If Herbert has his way, the door won’t be open this time around, it seems. 

“The national team is not for everybody, and that’s okay,” he said Monday. “We’d rather have guys say ‘no’ than make a commitment [and not keep it]”. 

Murray wasn’t at his best at the Olympics in part due to injuries at the end of the 2023-24 NBA season that cut into his preparation, and there may have been some issues of fit given it was the first time he’d played with the national team since an appearance at the Pan Am Games in 2015 as an 18-year-old. 

But after Gilgeous-Alexander, he’s easily Canada’s most accomplished player, most dynamic offensive option and best shooter, and averaged 25.4 points, 7.1 assists and 43.5 per cent shooting from three — all career-best marks — this past season. 

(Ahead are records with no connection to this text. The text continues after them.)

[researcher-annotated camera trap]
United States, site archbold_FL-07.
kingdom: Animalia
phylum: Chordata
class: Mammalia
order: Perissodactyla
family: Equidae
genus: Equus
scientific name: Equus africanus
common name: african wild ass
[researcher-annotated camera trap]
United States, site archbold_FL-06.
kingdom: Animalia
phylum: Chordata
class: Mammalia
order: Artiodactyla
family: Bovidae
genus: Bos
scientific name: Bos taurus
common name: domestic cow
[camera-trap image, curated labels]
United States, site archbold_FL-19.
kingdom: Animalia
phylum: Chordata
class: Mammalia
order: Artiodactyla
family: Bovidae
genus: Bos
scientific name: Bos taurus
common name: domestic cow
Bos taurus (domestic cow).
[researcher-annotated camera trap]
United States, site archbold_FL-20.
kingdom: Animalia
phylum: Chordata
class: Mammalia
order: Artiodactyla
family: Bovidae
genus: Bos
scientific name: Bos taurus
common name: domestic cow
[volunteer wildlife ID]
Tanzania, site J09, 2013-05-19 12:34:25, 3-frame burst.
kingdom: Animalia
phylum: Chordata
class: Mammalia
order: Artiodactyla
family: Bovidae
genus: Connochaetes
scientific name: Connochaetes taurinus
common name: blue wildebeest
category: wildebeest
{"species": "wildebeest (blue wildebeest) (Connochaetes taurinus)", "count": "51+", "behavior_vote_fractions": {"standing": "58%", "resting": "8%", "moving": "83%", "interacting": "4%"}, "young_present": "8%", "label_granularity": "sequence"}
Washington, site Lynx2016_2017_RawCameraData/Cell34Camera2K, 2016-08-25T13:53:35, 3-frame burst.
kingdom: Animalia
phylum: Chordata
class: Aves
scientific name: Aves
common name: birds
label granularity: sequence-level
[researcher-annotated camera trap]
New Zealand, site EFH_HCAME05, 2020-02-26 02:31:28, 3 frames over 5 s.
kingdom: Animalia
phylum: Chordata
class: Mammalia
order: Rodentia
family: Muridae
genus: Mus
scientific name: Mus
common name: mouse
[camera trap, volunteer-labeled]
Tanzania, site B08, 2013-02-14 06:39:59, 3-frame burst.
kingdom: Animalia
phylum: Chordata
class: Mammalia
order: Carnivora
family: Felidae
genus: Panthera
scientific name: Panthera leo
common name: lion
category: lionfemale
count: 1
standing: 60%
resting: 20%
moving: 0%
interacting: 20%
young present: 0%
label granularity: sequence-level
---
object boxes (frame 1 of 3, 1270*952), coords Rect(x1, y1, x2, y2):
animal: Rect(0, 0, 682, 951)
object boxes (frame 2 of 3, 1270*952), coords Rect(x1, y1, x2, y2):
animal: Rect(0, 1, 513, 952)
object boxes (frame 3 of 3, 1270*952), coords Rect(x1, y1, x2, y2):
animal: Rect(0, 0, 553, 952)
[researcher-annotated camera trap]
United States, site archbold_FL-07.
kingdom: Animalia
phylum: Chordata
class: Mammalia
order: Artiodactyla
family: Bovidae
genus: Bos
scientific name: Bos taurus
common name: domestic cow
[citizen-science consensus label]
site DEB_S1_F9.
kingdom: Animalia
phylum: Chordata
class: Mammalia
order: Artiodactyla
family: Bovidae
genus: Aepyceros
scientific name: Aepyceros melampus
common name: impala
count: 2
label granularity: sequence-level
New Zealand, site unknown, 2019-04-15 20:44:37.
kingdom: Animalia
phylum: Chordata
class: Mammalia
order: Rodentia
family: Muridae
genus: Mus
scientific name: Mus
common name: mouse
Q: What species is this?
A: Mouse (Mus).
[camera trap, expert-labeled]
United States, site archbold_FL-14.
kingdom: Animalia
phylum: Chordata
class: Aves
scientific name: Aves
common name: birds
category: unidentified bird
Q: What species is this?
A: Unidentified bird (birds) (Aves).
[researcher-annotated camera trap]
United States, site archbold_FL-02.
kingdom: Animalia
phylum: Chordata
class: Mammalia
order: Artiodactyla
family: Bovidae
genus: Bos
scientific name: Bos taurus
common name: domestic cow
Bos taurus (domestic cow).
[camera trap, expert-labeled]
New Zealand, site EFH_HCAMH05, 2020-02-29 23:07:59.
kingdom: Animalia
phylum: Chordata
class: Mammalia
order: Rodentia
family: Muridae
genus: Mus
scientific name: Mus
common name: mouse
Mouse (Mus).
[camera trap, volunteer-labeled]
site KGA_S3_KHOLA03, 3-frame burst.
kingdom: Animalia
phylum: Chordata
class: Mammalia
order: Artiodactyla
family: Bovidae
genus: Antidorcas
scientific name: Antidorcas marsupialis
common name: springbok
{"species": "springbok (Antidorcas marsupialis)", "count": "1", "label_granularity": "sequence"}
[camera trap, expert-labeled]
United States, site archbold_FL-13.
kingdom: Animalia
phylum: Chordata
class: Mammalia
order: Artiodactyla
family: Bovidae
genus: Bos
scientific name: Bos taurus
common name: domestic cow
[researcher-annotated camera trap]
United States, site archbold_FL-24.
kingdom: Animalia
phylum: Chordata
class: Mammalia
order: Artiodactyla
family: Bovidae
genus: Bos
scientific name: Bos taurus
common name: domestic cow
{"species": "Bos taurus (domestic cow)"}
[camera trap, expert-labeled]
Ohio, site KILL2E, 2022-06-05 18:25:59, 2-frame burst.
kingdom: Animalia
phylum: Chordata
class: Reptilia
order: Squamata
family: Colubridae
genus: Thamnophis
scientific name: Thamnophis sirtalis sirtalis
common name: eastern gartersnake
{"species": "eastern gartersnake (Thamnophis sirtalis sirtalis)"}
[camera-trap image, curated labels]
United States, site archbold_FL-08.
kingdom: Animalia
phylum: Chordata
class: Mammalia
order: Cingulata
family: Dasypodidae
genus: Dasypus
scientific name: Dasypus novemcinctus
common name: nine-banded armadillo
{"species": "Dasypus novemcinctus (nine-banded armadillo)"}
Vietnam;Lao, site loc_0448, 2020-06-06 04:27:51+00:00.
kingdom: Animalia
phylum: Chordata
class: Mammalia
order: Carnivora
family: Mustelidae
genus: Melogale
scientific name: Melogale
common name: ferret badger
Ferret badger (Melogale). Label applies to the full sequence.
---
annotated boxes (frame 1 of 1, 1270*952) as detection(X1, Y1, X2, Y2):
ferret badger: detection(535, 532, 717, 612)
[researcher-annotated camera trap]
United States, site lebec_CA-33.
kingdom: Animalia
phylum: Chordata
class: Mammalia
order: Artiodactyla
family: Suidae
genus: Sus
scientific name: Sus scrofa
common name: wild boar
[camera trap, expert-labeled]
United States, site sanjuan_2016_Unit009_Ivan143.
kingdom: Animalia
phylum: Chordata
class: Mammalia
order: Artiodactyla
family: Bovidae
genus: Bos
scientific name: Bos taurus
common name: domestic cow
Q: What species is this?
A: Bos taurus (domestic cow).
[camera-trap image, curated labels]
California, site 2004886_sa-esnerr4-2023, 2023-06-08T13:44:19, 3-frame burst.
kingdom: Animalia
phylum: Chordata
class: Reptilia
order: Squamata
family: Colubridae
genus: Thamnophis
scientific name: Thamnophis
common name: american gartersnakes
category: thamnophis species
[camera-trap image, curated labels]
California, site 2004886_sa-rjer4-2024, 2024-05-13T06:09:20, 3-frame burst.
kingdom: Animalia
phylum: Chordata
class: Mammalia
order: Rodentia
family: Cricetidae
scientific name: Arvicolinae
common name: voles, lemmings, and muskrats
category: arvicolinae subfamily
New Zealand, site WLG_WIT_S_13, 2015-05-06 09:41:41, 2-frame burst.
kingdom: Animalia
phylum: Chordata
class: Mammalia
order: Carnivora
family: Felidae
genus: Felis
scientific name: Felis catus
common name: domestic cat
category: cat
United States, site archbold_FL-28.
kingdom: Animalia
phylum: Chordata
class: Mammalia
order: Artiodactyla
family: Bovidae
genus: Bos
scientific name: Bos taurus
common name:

But for Herbert, commitment is the bedrock of his coaching philosophy honed throughout a long international coaching career. Joining Canada as a head coach is a full-circle moment for the 67-year-old Penticton, B.C., native who played for Canada at the 1984 Olympics and 1986 World Cup. 

“The vision I have for us going forward is gold medal at the World Cup and gold at the Olympics,” said Herbert, whose international coaching resume includes leading the German national team to a bronze medal at the 2022 European Championships, gold at the 2023 World Cup and a fourth-place finish at the 2024 Olympics. “Are you in or are you out? This is where we’re going [and] you need your best group of players to commit to the national team, commit to the program, to commit to the timetable.” 

Herbert has done this before, drawn hard lines on top players’ availability and participation. With Germany — while dealing with a much shallower talent pool than Canada has — he didn’t open the roster up for the likes of Maxi Kleber or Isaiah Hartenstein after they didn’t initially provide the three-year commitment Herbert was looking for. The two big men represented 40 per cent of Germany’s NBA player pool at the time. 

“I talk about commitment a lot because this summer we only have 20 days together as a team, that’s it,” said Herbert. “Next summer — assuming we qualify for the Worlds, we have three weeks, plus the World Cup. It’s not a lot of time, we need a commitment because you need, as a national team, a core group to go from year one to year two to year three. You can’t start over every year.”

The men’s national team is starting from the strongest place in its history, with an all-time high fifth place in the world rankings and a first-ever podium finish at the World Cup. But they want to go higher over the next three years and are hoping Herbert — the most accomplished international coach in program history — can take them there. 

But they’re going to have to get there without Murray, one of the best players Canada has ever had.